Last updated:
We take the security of Keepin’ Tracks seriously. If you believe you have found a vulnerability, we want to hear from you.
Contact
Email [email protected] with:
- A clear description of the issue
- Steps to reproduce (or proof of concept)
- The hostname or app affected (Personal, Business, or the public site)
- Your preferred contact for follow-up
Please do not post vulnerabilities publicly before we have had a chance to respond.
What is in scope
- keepintracks.com and its subdomains (marketing site, Personal and Business apps and APIs, product help)

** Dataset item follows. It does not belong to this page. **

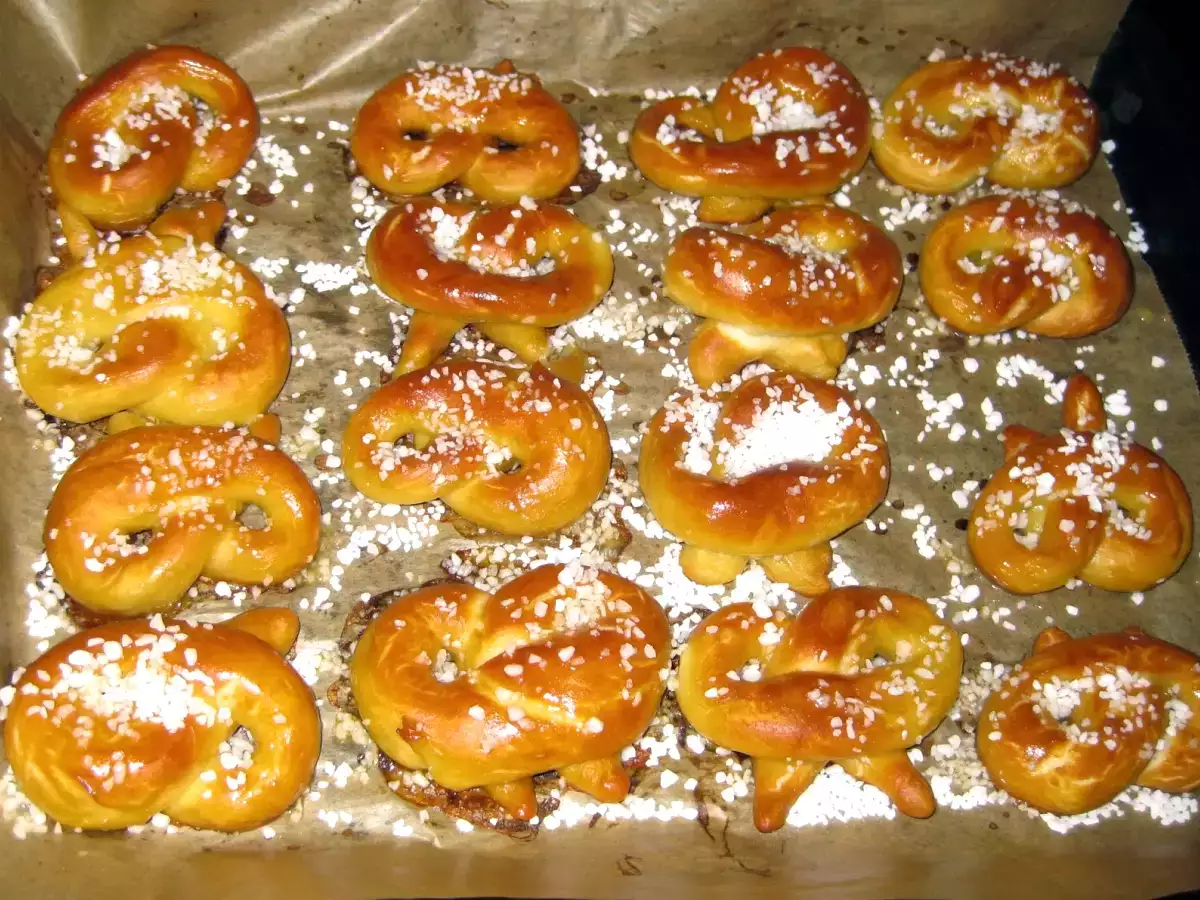 Sweet Soft Pretzels | Süße Bretzeln - foto 3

- Authentication, authorization, and data isolation between accounts
- Cross-tenant or cross-user data access issues
Out of scope
- Denial-of-service tests against production
- Social engineering or physical attacks
- Issues in third-party services (Stripe, Cloudflare dashboard, your email provider)

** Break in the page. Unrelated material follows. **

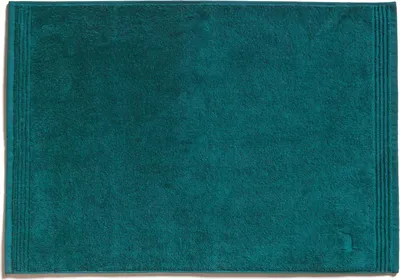 Productafbeelding van Famanu Handdoek, 100% katoen, extra zacht, 50 x 70 cm, lagune blauw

- Vulnerabilities in software you do not use in production, or in outdated browsers
Safe harbor
We will not pursue legal action against researchers who:
- Act in good faith
- Avoid privacy violations, data destruction, and service disruption
- Give us reasonable time to fix the issue before public disclosure (typically 90 days, sooner for critical issues)
We do not offer a paid bug bounty today. We will acknowledge valid reports and work to remediate confirmed issues.
Preferred disclosure
- Report privately to [email protected]
- We confirm receipt and investigate
- We coordinate fix and retest
- We agree on public disclosure timing if you plan to publish
Thank you for helping keep our users safe.